Milkbot can provide speeches that its promoters help create, create AI-generated videos and audios and publish them on various social platforms. Milkbot can also be able to “answering” questions from the general public, just like Vincent van Gogh, and as its popularity increases, also answering questions from the press. Because of the novelty or because no real candidate is drawing public attention within the election, momentum is growing for Milkbot's mayoral efforts.

The bot then receives more votes through the write-in campaign than another candidate on the ballot. It is feasible that the vote is symbolic and corresponds to “not one of the above”, nevertheless it is also that the result corresponds to the needs of the voters. What happens then?

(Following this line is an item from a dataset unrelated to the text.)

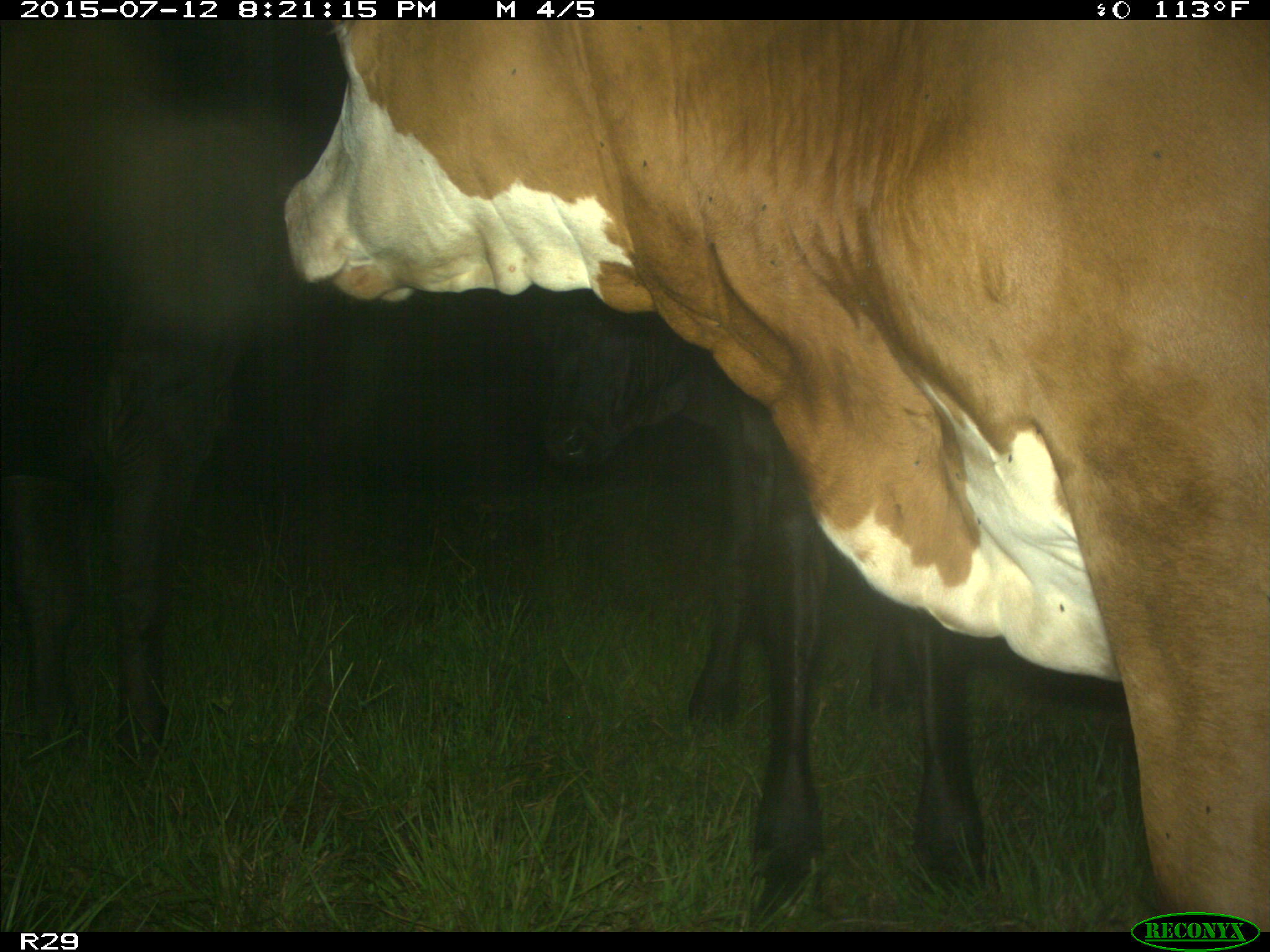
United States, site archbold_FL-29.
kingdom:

The election authorities would probably simply declare the result inadmissible and the human candidate with the best variety of votes could be declared the winner. However, this final result could also result in a legal redefinition of what constitutes a candidate or winner in a political contest. There would definitely be questions on representation, accountability and the potential for manipulation or abuse of AI within the political process. Of course, comparable questions exist already in the actual world.

Last but not least, the potential for using a digital persona in a symbolic campaign could appear as a type of social or political commentary. These bots could highlight topics resembling dissatisfaction with current policy options, the will for reform, exploring futuristic concepts of governance, and sparking discussions concerning the role of technology in society, the character of democracy, and the best way humans interact with AI should.

This possibility will open up further ethical debate. For example, would a “candidate” digital persona entry be an abomination, or if it gained support, would this be a designer democracy by which the candidate can promote certain policies and characteristics?

Imagine a digital person being nominated for even higher office, perhaps on the federal level. When the robot revolution for politicians comes, we are able to hope that the machines might be trained for integrity.